I Jefferson Airplane nostrani, con Silvana Aliotta sorta di Grace Slick la cui voce spazia dal sussurro alla grinta sensuale. Per la prima volta in Italia una voce femminile si sgancia dalla convenzionalità pop ed esplode in dieci brani che a volte rinunciano alle atmosfere visionarie care al genere e propongono un rock tosto, ma pieno di inventiva strumentale.

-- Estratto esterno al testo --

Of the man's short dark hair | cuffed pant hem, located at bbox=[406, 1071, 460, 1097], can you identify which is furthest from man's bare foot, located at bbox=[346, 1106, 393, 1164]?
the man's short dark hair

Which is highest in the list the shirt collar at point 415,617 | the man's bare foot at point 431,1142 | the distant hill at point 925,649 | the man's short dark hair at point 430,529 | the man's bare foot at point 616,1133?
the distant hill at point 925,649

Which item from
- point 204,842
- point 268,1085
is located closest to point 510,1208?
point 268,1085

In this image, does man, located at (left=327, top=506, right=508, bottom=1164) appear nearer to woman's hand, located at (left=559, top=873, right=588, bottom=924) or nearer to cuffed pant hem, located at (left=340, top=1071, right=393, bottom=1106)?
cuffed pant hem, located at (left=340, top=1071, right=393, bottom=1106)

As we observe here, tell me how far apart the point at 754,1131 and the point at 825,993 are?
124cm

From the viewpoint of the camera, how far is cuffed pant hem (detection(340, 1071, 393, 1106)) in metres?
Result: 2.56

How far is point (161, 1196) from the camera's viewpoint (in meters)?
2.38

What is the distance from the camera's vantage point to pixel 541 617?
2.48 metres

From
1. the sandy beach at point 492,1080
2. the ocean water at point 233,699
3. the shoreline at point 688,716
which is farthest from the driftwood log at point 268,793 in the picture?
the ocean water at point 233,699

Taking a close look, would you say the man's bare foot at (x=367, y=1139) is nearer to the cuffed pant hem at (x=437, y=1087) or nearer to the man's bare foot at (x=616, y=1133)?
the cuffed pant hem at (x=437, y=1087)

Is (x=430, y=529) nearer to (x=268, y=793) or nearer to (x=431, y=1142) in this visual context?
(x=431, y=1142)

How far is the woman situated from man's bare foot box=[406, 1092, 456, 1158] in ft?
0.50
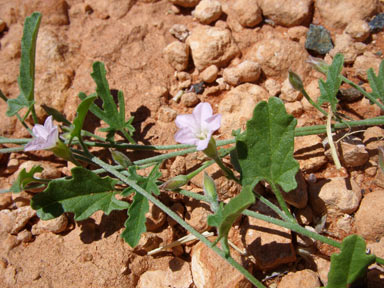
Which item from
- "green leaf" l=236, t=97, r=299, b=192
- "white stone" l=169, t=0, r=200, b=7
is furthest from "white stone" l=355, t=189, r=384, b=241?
"white stone" l=169, t=0, r=200, b=7

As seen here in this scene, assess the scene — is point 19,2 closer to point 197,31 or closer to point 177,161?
point 197,31

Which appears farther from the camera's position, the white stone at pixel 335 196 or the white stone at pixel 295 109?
the white stone at pixel 295 109

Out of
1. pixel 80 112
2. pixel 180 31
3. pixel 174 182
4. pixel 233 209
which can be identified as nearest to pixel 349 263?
pixel 233 209

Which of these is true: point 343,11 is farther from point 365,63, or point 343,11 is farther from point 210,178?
point 210,178

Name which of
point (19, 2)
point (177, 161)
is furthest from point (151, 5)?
point (177, 161)

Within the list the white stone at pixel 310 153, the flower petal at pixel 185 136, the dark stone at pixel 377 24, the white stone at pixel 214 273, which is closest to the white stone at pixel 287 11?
the dark stone at pixel 377 24

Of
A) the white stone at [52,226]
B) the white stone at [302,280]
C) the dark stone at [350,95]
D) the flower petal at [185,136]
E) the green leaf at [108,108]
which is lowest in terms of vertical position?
the white stone at [302,280]

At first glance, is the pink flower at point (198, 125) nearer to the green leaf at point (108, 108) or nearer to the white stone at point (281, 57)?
the green leaf at point (108, 108)
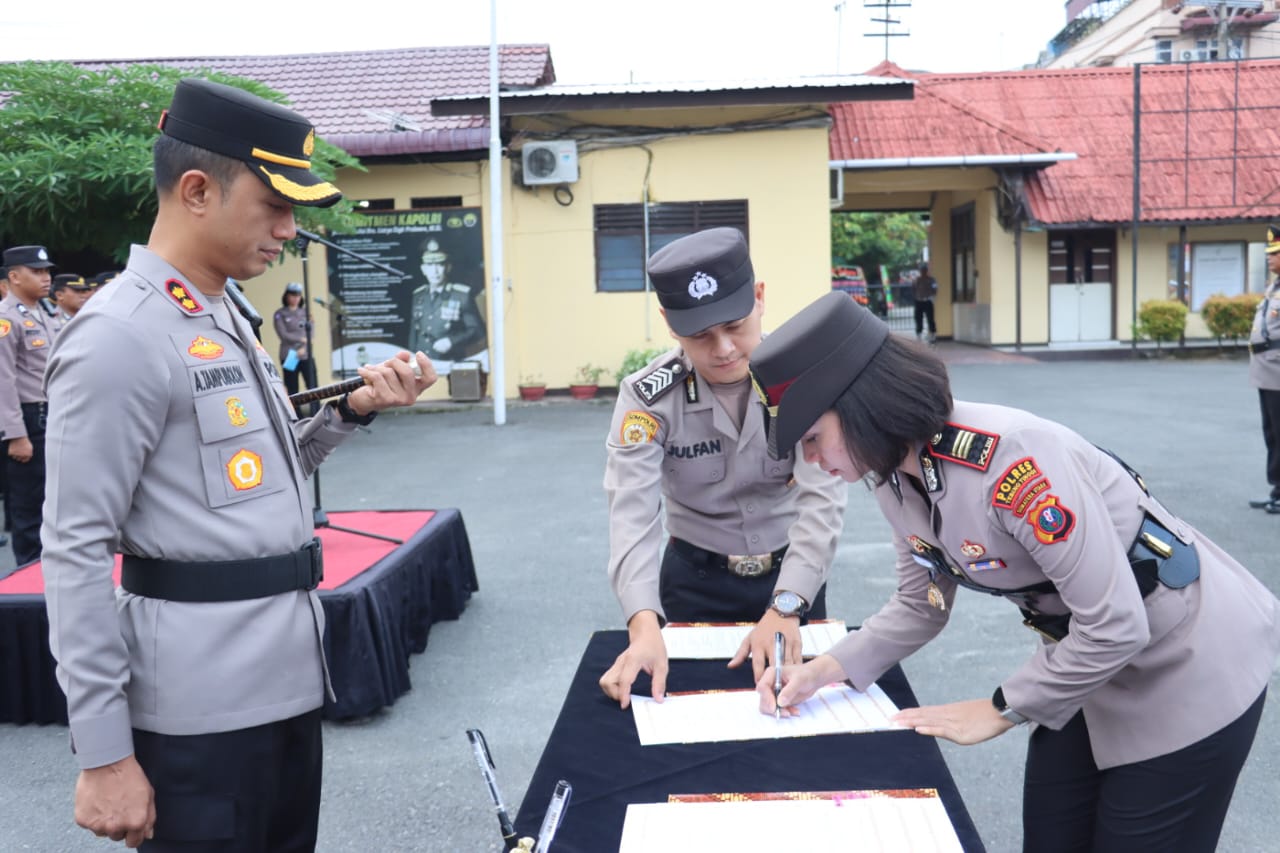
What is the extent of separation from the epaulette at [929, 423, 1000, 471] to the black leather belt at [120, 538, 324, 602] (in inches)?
42.5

Psychedelic and Undergound music

The Psycheground Group

1971

Questo gruppo dal nome perfetto per il genere in realtà non è mai esistito. Era nato dalla mente del produttore/compositore Gianfranco Reverberi che aveva radunato una serie di musicisti provenienti dalla band La Nuova Idea a eseguire una serie di jam e suoi brani, scopo l’utilizzo in colonne sonore e sonorizzazioni. Il tutto funziona alla grande, a tratti pare di ascoltare dei Grateful Dead più incazzati presi a sconvolgersi tra fiammate chitarristiche rock-blues-jazz.

BONUS: tre 45 giri

I torinesi Fantom’s sono i veri precursori della psichedelia italiana, visto che già nel 1966 riescono a pubblicare un singolo con tre brani (Le insegne pubblicitarie, Nadia, Il treno) a base di chitarre garage e voci effettate che sortiscono un devastante effetto ipnotico. Il tutto amplificato da alcuni cambi di scenario realmente avventurosi per un gruppo italiano dell’epoca.

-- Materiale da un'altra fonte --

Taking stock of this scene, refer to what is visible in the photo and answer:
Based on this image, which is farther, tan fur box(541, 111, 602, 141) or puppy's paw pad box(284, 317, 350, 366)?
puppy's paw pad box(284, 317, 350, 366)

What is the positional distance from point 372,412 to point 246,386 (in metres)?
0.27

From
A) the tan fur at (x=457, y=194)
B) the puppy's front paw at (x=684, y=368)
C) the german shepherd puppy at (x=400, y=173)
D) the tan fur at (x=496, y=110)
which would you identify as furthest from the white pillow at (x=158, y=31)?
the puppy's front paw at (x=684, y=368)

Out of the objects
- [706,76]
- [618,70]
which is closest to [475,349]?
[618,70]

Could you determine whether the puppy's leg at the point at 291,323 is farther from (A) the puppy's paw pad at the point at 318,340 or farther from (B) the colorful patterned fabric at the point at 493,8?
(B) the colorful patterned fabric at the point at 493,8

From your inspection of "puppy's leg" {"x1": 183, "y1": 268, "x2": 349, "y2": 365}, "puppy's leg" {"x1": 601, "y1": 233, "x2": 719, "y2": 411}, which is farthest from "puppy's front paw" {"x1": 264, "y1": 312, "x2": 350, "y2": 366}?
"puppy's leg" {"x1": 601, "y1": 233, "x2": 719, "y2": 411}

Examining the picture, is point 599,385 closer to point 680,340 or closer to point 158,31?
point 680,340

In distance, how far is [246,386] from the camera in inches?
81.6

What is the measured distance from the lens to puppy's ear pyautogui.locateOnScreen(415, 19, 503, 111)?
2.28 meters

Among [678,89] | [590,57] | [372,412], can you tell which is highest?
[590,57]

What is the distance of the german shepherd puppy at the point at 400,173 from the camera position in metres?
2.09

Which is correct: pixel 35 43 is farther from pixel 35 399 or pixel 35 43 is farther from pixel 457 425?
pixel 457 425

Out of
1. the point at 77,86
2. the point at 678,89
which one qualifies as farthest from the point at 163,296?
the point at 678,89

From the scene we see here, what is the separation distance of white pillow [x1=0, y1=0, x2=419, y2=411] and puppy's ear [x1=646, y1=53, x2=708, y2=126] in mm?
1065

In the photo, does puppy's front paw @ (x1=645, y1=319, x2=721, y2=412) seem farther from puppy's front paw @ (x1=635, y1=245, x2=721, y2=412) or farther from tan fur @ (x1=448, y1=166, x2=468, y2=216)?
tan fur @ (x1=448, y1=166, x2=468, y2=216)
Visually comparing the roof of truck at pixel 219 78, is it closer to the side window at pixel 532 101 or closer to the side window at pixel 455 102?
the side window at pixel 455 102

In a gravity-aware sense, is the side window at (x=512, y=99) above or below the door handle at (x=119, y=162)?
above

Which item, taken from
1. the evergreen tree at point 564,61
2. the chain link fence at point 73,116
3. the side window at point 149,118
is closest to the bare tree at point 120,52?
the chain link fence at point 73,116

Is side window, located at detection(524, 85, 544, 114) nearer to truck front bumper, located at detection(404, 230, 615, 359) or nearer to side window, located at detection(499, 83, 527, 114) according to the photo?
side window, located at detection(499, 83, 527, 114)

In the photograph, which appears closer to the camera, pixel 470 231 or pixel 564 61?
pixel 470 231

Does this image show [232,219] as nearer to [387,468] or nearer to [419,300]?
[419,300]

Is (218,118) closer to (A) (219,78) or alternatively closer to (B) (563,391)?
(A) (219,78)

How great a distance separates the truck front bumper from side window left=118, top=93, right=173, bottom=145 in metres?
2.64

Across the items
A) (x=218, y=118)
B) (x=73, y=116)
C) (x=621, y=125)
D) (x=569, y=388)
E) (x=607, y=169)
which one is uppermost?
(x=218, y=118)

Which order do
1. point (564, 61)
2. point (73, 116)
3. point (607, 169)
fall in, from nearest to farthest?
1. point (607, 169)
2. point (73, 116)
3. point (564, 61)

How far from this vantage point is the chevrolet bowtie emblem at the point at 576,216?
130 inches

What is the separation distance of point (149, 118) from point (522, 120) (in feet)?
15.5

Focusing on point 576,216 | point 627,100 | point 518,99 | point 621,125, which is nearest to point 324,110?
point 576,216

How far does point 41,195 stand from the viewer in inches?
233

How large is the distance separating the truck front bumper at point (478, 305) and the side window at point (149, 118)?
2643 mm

Danze della sera (Suite in modo psichedelico) / Le pietre numerate del 1968 (dalla bellissima copertina apribile) è la punta di diamante della psichedelia italiana. I Chetro & Co. sono assistiti addirittura da Pier Paolo Pasolini che mette a disposizione la sua poesia Notturno, musicata per dare vita a Danze della sera, cangiante tourbillon di suoni in libertà riportati all’ordine da uno straniante costrutto melodico che scaturisce come per magia da una realtà mistica e colorata. Stesso discorso per il retro parimenti riuscito, pur senza testo pasoliniano. Un grandissimo peccato non siano arrivati all’album.

In Fin che le braccia diventino ali / E il mondo cade giù del 1970 i Krel ci danno dentro belli tosti e con grande maestria traggono il meglio dai loro strumenti, reinventandosi versione nostrana dei primi Deep Purple e risultando perfettamente credibili. Occhio soprattutto all’organo Hammond. Del resto non sono dei novellini, poco tempo prima con il nome I Quelli erano diventati tra i più richiesti session men italiani. Poco dopo questo singolo cambieranno di nuovo nome in Premiata Forneria Marconi. Non credo serva aggiungere altro.